__WHAT THE EXERCISE ASKS__
From the line that includes "Thinking about camera" to the last line of the records, inclusive, repeat each line exactly.
#### EXERCISE MATERIALS ####
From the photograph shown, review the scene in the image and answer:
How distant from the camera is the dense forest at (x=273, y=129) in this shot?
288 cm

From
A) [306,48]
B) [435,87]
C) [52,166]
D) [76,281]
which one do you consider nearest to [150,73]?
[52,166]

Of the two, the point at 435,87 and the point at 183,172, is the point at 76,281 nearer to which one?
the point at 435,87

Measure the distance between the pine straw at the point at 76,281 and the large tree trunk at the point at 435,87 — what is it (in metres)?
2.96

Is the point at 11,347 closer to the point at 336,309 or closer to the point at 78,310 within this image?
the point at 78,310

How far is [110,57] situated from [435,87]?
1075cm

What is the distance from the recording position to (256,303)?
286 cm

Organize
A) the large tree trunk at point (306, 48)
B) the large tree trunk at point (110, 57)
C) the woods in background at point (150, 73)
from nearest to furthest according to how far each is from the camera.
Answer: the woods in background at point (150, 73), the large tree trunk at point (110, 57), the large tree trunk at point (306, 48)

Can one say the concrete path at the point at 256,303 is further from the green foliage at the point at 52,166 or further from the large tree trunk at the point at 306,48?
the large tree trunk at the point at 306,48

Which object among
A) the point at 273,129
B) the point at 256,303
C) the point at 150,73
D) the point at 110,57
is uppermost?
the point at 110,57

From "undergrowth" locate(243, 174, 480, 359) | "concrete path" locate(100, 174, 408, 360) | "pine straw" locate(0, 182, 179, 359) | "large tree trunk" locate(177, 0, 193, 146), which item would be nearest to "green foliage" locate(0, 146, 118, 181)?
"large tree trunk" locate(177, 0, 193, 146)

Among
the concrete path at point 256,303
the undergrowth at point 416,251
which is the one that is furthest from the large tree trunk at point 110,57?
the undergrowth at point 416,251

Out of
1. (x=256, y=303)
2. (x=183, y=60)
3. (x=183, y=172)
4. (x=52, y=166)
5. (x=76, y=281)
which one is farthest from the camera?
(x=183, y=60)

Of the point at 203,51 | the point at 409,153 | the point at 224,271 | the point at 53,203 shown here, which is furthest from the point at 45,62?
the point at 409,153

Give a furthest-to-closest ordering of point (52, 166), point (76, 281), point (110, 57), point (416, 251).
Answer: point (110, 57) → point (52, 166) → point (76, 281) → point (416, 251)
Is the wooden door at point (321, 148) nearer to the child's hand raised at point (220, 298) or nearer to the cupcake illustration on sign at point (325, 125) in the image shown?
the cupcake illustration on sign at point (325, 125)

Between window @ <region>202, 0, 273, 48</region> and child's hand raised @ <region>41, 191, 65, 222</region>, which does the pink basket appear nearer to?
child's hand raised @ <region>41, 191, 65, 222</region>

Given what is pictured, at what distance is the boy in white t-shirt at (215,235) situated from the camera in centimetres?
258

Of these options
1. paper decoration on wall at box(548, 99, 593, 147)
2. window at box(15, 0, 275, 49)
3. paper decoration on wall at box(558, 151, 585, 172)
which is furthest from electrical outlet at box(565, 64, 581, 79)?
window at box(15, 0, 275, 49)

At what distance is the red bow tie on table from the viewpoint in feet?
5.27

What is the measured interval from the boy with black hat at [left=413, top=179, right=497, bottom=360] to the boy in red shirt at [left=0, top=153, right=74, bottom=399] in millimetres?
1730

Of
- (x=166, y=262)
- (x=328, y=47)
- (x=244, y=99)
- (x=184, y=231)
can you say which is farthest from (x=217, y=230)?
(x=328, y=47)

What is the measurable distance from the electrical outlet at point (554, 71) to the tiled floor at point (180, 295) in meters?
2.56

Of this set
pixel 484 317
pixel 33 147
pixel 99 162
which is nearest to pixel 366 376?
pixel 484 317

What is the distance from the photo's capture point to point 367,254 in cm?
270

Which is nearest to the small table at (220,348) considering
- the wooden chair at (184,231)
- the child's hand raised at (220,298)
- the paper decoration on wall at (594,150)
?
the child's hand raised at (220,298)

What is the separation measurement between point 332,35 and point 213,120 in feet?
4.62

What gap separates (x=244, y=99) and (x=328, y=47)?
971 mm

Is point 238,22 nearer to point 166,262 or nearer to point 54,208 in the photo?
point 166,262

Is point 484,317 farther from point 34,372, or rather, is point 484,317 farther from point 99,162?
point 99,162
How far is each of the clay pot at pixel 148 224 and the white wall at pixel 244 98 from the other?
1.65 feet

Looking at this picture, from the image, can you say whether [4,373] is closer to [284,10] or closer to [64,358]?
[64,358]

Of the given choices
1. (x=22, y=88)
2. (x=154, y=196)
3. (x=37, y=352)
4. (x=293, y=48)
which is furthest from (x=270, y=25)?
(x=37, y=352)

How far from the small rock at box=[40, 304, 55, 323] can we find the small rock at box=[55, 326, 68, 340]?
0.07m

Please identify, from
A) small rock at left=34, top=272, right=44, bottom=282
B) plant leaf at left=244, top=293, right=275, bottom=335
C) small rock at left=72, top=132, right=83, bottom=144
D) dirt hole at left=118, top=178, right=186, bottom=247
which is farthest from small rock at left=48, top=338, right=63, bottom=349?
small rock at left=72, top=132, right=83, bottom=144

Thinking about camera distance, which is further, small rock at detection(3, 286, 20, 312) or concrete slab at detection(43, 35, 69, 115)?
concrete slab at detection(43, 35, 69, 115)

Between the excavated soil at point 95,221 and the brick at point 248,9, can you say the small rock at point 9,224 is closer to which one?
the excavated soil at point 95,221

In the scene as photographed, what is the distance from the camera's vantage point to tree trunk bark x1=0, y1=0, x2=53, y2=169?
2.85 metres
####
__REPLY__
Thinking about camera distance, which is further, small rock at detection(3, 286, 20, 312) or concrete slab at detection(43, 35, 69, 115)?
concrete slab at detection(43, 35, 69, 115)

Between the excavated soil at point 95,221 and the brick at point 248,9, can you say the small rock at point 9,224 is closer to which one?
the excavated soil at point 95,221

In the scene as photographed, what is the distance from the camera's vantage point to tree trunk bark x1=0, y1=0, x2=53, y2=169?
2.85 metres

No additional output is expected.